Louis, too, contributed something besides his fine tenor voice:

"What makes your stove smoke so, Bud?" he questioned.

And Bud explained, with some stammering, that there was something wrong about the pipe; one joint did not fit right into another joint—or, as he expressively stated it, "One j'int was too small, and t'other was too large, and so they didn't work well."

"I should say not," said Louis, amused. "The wonder is that they work at all, with such a double difficulty as that to contend with. Well, Bud, you tell Hawkins to come in to-morrow, and see what is the matter with the joints, and make the large one small and the small one large, or fix it in any other way that suits his genius, so that the thing won't smoke, and send his bill to me. We will have our throats all raw here, before the important day arrives."

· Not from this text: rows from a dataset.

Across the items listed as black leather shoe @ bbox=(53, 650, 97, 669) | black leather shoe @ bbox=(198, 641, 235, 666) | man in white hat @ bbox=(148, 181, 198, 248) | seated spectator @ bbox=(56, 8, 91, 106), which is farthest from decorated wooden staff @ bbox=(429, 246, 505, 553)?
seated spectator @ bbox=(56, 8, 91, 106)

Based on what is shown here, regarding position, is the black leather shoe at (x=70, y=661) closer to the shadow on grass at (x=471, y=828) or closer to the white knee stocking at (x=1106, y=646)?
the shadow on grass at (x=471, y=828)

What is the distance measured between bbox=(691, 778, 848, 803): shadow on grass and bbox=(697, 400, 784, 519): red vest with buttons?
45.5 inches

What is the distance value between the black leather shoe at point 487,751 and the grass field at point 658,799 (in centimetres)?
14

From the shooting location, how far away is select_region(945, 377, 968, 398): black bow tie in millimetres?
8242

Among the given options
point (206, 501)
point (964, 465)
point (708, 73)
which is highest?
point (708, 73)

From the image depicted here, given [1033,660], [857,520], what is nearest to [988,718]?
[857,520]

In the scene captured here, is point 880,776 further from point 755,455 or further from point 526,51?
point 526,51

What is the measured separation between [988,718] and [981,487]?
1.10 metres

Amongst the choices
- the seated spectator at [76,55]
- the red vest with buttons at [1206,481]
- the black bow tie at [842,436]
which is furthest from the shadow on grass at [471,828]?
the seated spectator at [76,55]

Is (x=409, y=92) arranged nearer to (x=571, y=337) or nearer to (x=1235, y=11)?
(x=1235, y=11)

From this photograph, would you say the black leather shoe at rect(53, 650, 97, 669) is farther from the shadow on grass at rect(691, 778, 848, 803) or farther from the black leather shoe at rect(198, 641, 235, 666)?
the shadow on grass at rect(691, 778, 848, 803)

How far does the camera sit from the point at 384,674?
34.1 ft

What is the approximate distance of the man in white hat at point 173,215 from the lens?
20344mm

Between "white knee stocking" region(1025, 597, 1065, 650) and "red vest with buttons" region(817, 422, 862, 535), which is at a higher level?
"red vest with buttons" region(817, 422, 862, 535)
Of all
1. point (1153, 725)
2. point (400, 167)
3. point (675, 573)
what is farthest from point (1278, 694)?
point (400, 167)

"A music-stool, and an organ-tuner, and a new elbow for the stove-pipe," commented Ruth Jennings, in a complacent tone, as they walked home in the snow. "The Ansteds are good for something in the world, after all."

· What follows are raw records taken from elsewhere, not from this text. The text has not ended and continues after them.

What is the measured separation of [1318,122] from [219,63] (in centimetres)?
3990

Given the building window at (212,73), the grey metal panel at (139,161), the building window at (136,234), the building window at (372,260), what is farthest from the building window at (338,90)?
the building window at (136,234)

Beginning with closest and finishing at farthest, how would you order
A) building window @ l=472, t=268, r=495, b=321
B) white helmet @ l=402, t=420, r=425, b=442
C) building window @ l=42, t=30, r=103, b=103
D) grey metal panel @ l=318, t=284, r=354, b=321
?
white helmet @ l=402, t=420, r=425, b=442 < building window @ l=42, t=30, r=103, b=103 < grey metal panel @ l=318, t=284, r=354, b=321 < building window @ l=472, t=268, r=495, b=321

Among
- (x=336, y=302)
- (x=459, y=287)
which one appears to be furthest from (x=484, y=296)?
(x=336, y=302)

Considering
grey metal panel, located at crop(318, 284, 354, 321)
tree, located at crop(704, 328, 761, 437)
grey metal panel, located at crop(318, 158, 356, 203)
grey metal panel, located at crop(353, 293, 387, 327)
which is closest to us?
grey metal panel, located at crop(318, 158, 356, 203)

About the home-going there was some talk. Claire, down by the stove adjusting her rubbers, caught the watchful, wistful gaze of Bud, and remembered what Ruth had said about her influence over him. How could she exert it so that it would tell on Bud forever? What was there that she could say to him? When was her opportunity? Right at hand, perhaps; she would try.

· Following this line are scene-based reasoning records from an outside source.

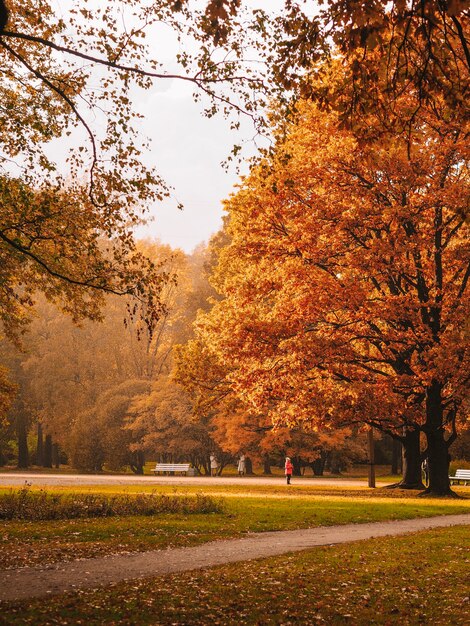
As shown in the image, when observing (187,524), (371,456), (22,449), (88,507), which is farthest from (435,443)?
(22,449)

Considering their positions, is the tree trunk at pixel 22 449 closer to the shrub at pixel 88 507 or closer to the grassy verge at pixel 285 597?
the shrub at pixel 88 507

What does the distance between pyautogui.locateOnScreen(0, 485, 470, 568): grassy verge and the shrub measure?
0.42 metres

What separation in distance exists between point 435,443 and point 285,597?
1988 cm

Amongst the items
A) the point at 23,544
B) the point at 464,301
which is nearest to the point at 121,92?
the point at 23,544

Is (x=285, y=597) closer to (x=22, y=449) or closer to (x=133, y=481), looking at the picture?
(x=133, y=481)

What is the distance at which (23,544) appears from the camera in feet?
39.1

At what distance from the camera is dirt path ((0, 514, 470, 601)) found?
8.42m

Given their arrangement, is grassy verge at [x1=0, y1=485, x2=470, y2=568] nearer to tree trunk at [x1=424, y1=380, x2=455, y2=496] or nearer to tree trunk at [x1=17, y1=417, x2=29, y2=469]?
tree trunk at [x1=424, y1=380, x2=455, y2=496]

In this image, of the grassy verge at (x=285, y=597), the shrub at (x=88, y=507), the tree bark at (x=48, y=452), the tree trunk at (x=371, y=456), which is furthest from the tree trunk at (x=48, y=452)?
the grassy verge at (x=285, y=597)

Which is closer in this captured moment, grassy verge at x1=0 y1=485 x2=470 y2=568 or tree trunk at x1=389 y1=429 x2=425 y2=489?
grassy verge at x1=0 y1=485 x2=470 y2=568

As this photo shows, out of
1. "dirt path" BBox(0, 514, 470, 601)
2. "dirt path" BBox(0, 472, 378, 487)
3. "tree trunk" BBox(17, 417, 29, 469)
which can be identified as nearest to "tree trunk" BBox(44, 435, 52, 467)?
"tree trunk" BBox(17, 417, 29, 469)

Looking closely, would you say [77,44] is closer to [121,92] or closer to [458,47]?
[121,92]

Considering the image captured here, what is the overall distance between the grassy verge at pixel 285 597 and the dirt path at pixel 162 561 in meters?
0.47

"Bud," she said, "are you going to see me home through this snow-storm? or must you make haste up the hill?"

It gave her a feeling of pain to see the sudden blaze of light on his dark, swarthy face. What a neglected, friendless life he must have led, that a kind word or two could have such power over him!

"Me!" he said. "Do you mean it? I'd like to carry your books and things, and I could take the broom and sweep along before you. Might I go? Oh, I haven't got to hurry. My work is all done."